It's about 45 degrees Celsius on a Thursday afternoon, and Mrs Gupta is out on the streets of New Delhi protesting. She usually buys her weekly stock of vegetables at this time. So, what drove this homemaker to turn protestor?

"My husband works as an adminstrator and earns around $500 a month. We have three children and going by the way his salary is, we have to save every rupee to put them through college," she says.

"Prices are increasing but our standard of living isn't. I want our government to listen to our demands."

It's a common worry among other middle-class Indians. The economy is at its lowest ebb in years, and the standard of living is not matching people's aspirations. It is clearly something many haven't prepared for.

'The Indian dream'

Since the 1990's when India's economy opened up from the shackles of state control, it's been in the headlines for doing (almost) everything economically right.

Double-digit growth figures, rising income levels and being a darling with global investors was what the Indian growth story was all about. So, instead of waiting for rich relatives to visit from abroad, many Indians could now afford to buy fridges, microwaves and, yes, even imported chocolate in their own country.

This argument, of course, excludes millions of others who still live on the barest of essentials. India's burgeoning middle class, however, now had a shot at finally aspiring to the 'Indian dream'. A dream which involved good jobs, better salaries and a college education for their kids.

That dream is now collapsing.

The Indian rupee has fallen to its worst levels, dropping its value by 25 per cent against the US dollar in less than a year. The latest GDP figures released on Thursday show that growth has slowed to 5.3 per cent, much less than a government forecast of 6.9 per cent. Plus, India's trade deficit has widened to $180bn from a projected $160bn.

"Lower GDP growth means lower economic activity. Lower economic activity means that the incomes of people would be less than when the economy was at eight to nine per cent," Sunil Sinha, an economist from CRISIL India, told Al Jazeera.

"Similarly it will also impact the business as the topline of businesses would not be able to grow at the same base as when the economy was growing at eight to nine per cent."

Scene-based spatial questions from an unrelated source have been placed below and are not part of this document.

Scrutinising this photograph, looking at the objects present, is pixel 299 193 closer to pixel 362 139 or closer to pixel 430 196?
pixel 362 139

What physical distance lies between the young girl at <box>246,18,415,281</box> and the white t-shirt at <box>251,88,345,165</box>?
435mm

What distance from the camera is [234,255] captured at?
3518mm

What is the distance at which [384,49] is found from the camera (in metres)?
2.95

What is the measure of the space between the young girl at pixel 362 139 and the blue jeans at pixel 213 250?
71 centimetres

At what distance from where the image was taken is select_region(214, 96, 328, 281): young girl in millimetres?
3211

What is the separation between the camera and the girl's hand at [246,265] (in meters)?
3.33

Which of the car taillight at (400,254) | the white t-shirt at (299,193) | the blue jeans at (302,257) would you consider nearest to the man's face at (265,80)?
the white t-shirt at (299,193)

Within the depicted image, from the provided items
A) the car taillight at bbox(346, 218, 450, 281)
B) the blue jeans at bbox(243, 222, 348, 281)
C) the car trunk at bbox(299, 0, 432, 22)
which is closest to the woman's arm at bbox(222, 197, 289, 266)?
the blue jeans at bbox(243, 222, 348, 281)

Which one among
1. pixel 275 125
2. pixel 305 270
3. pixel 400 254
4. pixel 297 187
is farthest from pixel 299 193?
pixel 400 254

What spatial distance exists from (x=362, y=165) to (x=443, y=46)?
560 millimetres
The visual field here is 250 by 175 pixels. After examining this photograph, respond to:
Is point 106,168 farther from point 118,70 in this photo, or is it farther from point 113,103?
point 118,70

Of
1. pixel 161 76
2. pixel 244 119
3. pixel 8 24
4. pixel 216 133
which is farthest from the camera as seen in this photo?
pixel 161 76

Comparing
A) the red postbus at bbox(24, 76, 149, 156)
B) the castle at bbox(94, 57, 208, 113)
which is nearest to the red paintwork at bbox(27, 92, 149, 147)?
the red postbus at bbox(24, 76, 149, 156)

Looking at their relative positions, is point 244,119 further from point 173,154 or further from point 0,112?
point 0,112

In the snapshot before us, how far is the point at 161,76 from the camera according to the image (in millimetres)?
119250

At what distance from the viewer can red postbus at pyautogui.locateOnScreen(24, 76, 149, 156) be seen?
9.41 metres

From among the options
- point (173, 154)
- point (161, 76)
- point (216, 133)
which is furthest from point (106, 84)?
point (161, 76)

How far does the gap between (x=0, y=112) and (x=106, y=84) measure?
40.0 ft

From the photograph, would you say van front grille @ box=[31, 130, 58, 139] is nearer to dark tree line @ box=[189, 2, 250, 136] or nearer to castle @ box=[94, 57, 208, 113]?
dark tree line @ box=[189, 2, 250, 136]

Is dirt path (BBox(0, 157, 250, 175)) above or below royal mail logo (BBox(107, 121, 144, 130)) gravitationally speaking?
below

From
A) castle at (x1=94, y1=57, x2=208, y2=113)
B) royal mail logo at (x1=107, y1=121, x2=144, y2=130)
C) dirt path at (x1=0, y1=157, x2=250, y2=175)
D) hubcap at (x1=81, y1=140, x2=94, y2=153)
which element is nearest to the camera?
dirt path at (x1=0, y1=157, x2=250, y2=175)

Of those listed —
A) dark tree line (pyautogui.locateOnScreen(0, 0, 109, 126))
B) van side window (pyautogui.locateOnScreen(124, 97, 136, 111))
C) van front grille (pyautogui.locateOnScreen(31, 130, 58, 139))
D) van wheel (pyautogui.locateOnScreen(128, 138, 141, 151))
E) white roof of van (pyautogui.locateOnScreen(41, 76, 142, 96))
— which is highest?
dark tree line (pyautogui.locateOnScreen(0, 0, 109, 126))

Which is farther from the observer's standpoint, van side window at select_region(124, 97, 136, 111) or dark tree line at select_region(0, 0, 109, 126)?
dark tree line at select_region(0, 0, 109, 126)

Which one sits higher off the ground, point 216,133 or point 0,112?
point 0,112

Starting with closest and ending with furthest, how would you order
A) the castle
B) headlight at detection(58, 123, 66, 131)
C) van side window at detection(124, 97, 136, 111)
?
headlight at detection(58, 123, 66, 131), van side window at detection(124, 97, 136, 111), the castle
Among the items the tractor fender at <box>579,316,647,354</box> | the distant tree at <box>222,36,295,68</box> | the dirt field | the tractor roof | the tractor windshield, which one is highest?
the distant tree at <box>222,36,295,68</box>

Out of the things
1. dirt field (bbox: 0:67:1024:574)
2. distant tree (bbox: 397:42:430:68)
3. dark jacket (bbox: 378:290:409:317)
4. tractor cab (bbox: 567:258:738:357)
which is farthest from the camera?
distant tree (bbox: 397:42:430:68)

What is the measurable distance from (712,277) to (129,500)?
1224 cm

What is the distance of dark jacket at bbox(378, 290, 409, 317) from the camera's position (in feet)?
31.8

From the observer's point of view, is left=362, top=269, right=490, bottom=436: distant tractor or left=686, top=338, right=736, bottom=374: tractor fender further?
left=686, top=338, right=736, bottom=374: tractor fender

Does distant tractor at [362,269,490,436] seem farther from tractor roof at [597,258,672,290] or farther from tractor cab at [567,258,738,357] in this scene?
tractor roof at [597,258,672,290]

In a nutshell, that's not good news. Fewer jobs will be created, salaries won't increase and because of a heavier import bill, domestic inflation will also rise.

So people like Mamata will have to learn to dream less. She works as a security guard in one of central Delhi's posh buildings and tells me how she's being affected by the current crisis.

"Everything is becoming more expensive. Petrol, cooking gas, even essentials like milk and yoghurt," she says. "I asked my bosses for a raise but they said they can't even think about it for another year."

Her dream to send her daughter to a good college may now be lost, if her savings don't match up with what she spends.

Austere times for the affluent

It's not just India's middle class who are tightening their belts. These are also austere times for the affluent.

Rishi Malhotra owns a spark plug manufacturing factory in the suburb of Noida. His factory's annual turnover is around $20m. The falling rupee, however, has meant that the cost of importing goods has shot up.

"We were always told that India's growth would never come down to less than nine per cent," he says. 

"We survived the global meltdown and thought we would do much better than the rest of the world.

"But the government hasn't infused us with enough confidence. My costs have gone up mainly because the currency has been fluctuating wildly," he says.

So, to stabilise the economy, the government last week decided to raise petrol prices. Petrol is heavily subsidised in India and this subsidy is one of the biggest drains on the country's budget.

The domino effect of that decision has been Thursday's strike. And that's why Gupta says she's going to fight. Even if it means sweating it out in the blistering heat of an Indian summer.